Les déplacements forcés de tribus soumises amenées du Sud sur la bordure du Moyen Atlas constituèrent une tactique constante des différents sultans chérifiens contre les tribus turbulentes pour limiter la contagion et l’extension de leurs révoltes périodiques. Cette stratégie contrait ainsi par anticipation le mouvement «  naturel historique » des montées périodiques des tribus sahariennes sur le versant Nord. Tandis qu'en pays insoumis (Bled Siba), prévalait la tactique de l’intervention d’un marabout gagné à la cause pour trouver des nouveaux alliés.

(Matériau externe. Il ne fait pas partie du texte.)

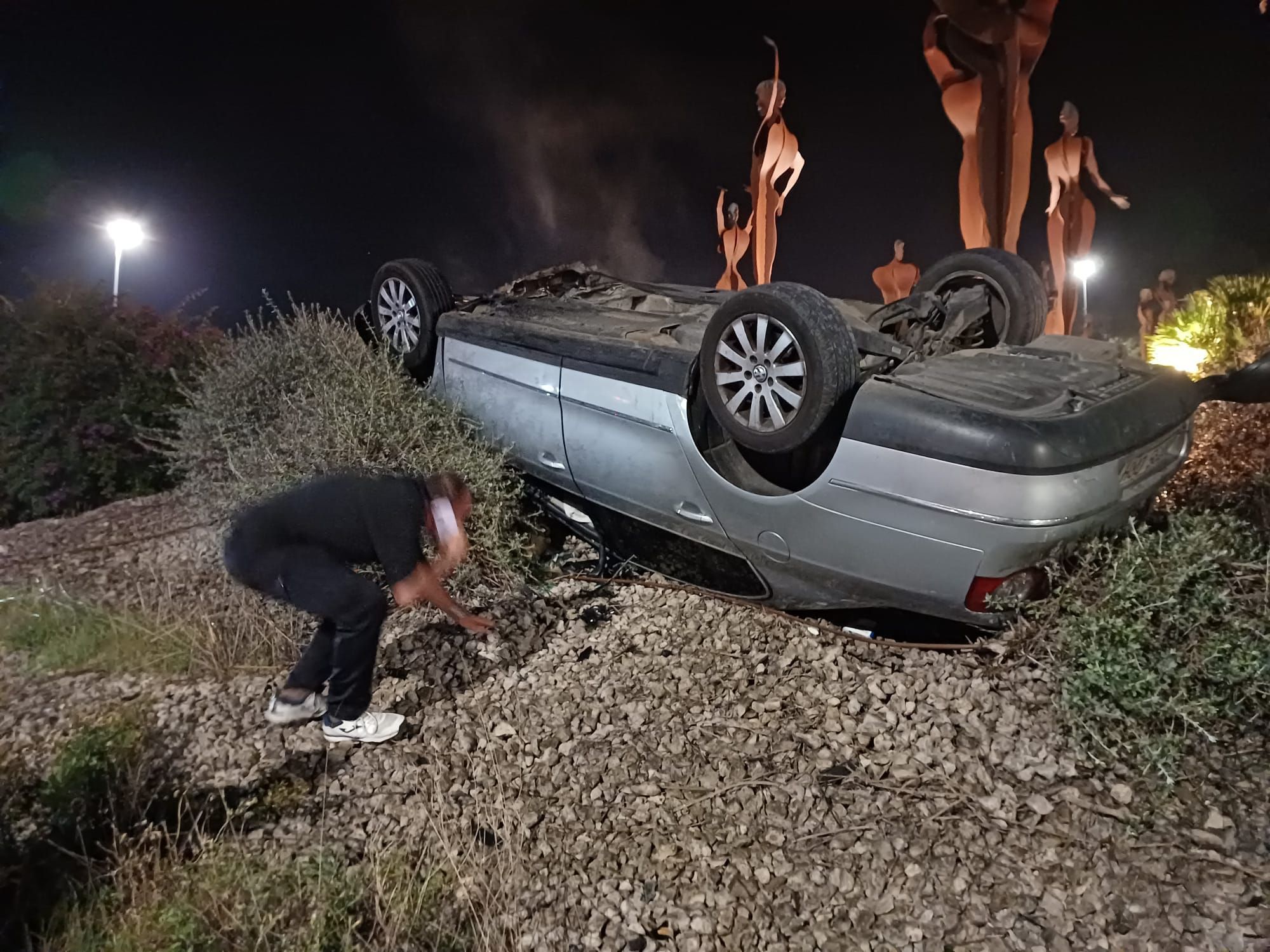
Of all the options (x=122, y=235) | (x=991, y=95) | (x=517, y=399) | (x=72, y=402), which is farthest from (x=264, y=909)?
(x=991, y=95)

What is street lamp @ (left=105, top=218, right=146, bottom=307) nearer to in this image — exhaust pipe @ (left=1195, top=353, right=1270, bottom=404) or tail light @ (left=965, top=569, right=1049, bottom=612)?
tail light @ (left=965, top=569, right=1049, bottom=612)

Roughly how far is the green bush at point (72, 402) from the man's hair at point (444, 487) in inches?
158

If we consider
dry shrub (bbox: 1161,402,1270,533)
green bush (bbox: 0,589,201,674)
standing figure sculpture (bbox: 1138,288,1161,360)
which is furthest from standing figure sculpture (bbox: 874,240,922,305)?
green bush (bbox: 0,589,201,674)

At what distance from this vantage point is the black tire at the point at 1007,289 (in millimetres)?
3658

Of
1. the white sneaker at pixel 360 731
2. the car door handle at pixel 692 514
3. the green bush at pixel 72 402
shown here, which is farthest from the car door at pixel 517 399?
the green bush at pixel 72 402

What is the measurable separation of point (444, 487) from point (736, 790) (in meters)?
1.40

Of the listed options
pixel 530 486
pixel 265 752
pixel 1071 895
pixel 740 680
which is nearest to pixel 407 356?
pixel 530 486

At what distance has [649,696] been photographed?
2.94 m

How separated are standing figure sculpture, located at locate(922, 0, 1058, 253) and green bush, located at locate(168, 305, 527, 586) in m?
5.55

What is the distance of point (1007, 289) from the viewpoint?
368cm

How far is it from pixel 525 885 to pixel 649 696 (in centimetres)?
94

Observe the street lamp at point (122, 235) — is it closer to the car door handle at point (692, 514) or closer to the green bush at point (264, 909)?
the car door handle at point (692, 514)

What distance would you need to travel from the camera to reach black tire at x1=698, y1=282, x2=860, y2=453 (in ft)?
8.77

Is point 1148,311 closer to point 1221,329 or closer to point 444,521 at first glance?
point 1221,329
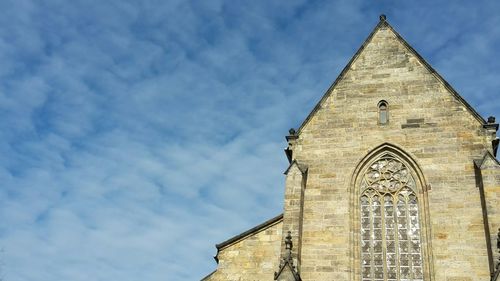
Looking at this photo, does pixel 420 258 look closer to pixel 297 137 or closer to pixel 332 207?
pixel 332 207

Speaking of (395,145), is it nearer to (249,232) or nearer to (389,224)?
(389,224)

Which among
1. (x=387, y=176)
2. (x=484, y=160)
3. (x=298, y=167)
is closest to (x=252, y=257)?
(x=298, y=167)

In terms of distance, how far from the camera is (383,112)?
18.0m

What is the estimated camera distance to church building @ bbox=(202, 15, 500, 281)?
49.8ft

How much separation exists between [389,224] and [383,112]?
3940 mm

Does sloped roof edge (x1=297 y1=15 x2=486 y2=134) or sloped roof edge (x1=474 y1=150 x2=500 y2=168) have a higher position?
sloped roof edge (x1=297 y1=15 x2=486 y2=134)

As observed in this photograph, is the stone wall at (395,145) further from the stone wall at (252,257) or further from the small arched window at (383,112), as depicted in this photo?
the stone wall at (252,257)

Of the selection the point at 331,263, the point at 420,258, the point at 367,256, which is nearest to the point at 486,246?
the point at 420,258

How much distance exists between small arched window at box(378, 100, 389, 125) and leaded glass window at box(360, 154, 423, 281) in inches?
50.3

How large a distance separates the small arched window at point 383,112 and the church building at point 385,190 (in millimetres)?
39

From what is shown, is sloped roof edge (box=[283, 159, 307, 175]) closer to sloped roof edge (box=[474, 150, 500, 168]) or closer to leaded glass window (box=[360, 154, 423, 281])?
leaded glass window (box=[360, 154, 423, 281])

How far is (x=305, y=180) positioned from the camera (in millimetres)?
17125

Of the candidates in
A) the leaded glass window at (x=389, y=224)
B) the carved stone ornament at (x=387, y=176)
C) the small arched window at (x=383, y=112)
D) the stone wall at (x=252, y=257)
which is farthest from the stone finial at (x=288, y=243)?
the small arched window at (x=383, y=112)

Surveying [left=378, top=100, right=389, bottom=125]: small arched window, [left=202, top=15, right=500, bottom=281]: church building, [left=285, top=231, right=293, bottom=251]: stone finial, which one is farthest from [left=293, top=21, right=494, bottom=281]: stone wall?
[left=285, top=231, right=293, bottom=251]: stone finial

Moulay Ismaël, organisa ainsi la partition des tribus soumises en cordons voisins, des avant poste, depuis le Sud-Ouest de Beni Mellal jusqu’à la Haute Moulouya ; et après les avoir dispensées d’impôt, elles furent chargées en échange de doubler le rôle défensif des garnisons (qasba-s). Les fractions et tribus déplacées sont encore aujourd’hui plus ou moins toutes en place, et bon nombre d’entre elles ont conservé le souvenir de cette migration dans leur mémoire collective.

Pour résumer très succinctement les principales mouvances et relations des Sanhadja du Moyen Atlas avec les Alaouites après le décès de Moulay Ismaël, laissons la parole aux sources écrites compulsées par Henri Terrasse et ses sources orales (Moulay Hassan 1° et ses prédécesseurs).

« …Il y eut une grande poussée Sanhadja après la mort de Moulay Ismaêl, les Ait Youssi occupent le Sud de Meknès ; les Zemmour et les Guerouan occupent Azrou et Aïn Leuh, tandis que les Beni Mtir tiennent le causse moyen atlasique du Nord.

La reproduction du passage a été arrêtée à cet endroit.